Is It Worth It?

12 Apr

There is no question that today’s generation is facing a difficult economic reality. Jobs are harder to come by, funding for public programming such as Pell grants and Medicare have been cut and the housing market is a faint whisp of what it used to be. Though on the outside it may seem like the Jewish community is gliding by without an issue, this is far from true. The lecture halls of Yeshiva University may be full, the waiting list may be long at Camp Dora Golding and the neighbors next door may be adding an extension, but so many, so many people are hurting.

An article in today’s NY Times reminded me of the hard times we are facing. As a college student myself, I understand that taking out loans is supposedly “just part of the process.” True, it has been a part of the process for a generation or so, but times have changed. There is no knowing what one’s salary will be once graduating school. There is no knowing if one will have a job. Yes, one must have bitachon that Hashem, the True Provider, will help those with debt come through it. However, I find it quite similar to “depending on a miracle”, an act G-d explicitly tells us not to do.

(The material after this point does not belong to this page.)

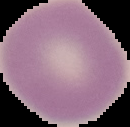

image type = cell region segmented out of the field of view; surrounding area masked to black
image size = 130×127 pixels
malaria status = uninfected
preparation = thin blood film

My greatest issue lies within private Yeshiva schools- be it elementary, high school or college. They are horrendously unaffordable. Some students score high enough on achievement tests to receive generous scholarships while others have parents or grandparents who are able to pay hefty tuition. Yet most are being carried along through the tedious and tiresome hard work of their parents, who have six-figure salaries but still can’t cover all the expenses. Read this article, look around your community, at your peers and cohorts and tell me, is this worth it? Though our homes are humongous and our schools are laden with intriguing extracurricular activities, are they really worth the debt shackled ’round our wrists? Are we, the next generation, really going to be able to sustain them?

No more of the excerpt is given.